> [EXERCISE AIM]: Please check each statement against the camera forum comments below and answer yes or no, quoting the exact words that settle it. 1. The suggested smart sharpen setting uses a 10 pixel radius. 2. One commenter says they kept their L glass. 3. The distortion in the closeup is described at a shutter speed of 1/500.

> [PROVIDED PASSAGE]:
----------

6:49 PM, Oct 14, 2007

I'm getting the same problems with the new 40D... is it okay to assume Canon will correct this with a firmware update?

Posted by John

6:39 PM, Oct 15, 2007

Gotta ask, 'cause that closeup of #39's face is really weird: RAW or jpeg?

I have trouble figuring out what kind of optical problem could cause that kind of distortion at 1/1250. It actually almost looks interpolated to me...

Posted by John

9:25 PM, Oct 15, 2007

OK: I'm not obsessing, I'm procrastinating.

Take that head crop (2003947216.jpg). Run it through PS's smart sharpen set to motion blur, 0 degrees, 45% sharpening, 10 pixel radius. Look at the shoulder 39s: they come clearly into focus. The face is sharper, too. Works on the ball shot, too.

It could still be a software problem.

Anyway, I'm going to take out the trash, now.

Posted by Faust

10:57 PM, Oct 15, 2007

About weird blurriness...
I took pictures in RAW(1D Mark III,of course),then convert these images in 2 different converter,got different results..
The image converted by Canon Digital Phto Pro looks blur;
but converted by Silkypix,got sharpen & sturdy image!

The AWB is weird too,when you take pictures under tungsten lamp..

Posted by Faust

10:58 PM, Oct 15, 2007

About weird blurriness...
I took pictures in RAW(1D Mark III,of course),then convert these images in 2 different converter,got different results..
The image converted by Canon Digital Phto Pro looks blur;
but converted by Silkypix,got sharpen & sturdy image!

The AWB is weird too,when you take pictures under tungsten lamp..

Posted by Jimmy

10:43 AM, Oct 16, 2007

That's really disturbing. I hadn't heard about this focus glitch. I sold off my gear earlier this year because I needed the cash and I was looking to re-equip. I heard that Nikon has a new cam, 3D or D3, not sure. Does anyone know if it has focus problems? I sold all my L glass so that's not an issue for me.

----------

> [DATA SHOWN]:
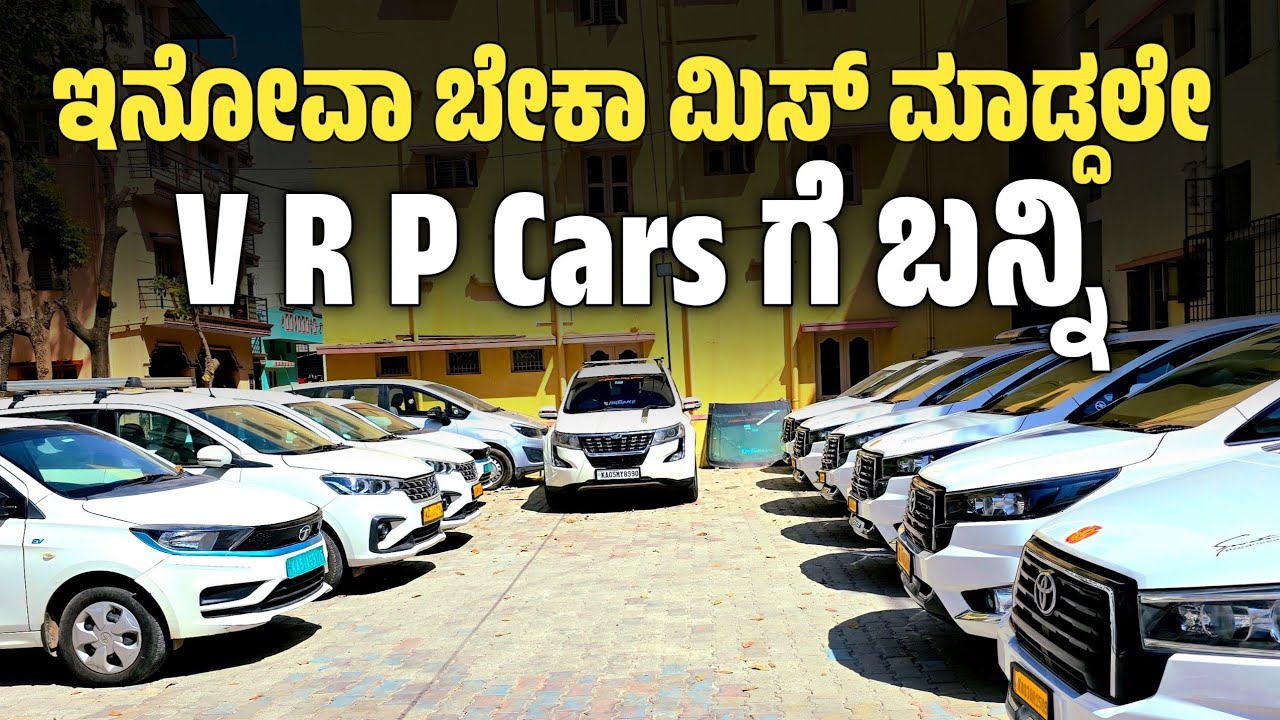 ಇನೋವಾ ಬೇಕಾ ಮಿಸ್ ಮಾಡ್ದಲೇ VRP Cars ಗೆ ಬನ್ನಿ.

----------

> [REPLY]:
1. Yes: "10 pixel radius"
2. No: "I sold all my L glass so that's not an issue for me."
3. No: "that kind of distortion at 1/1250"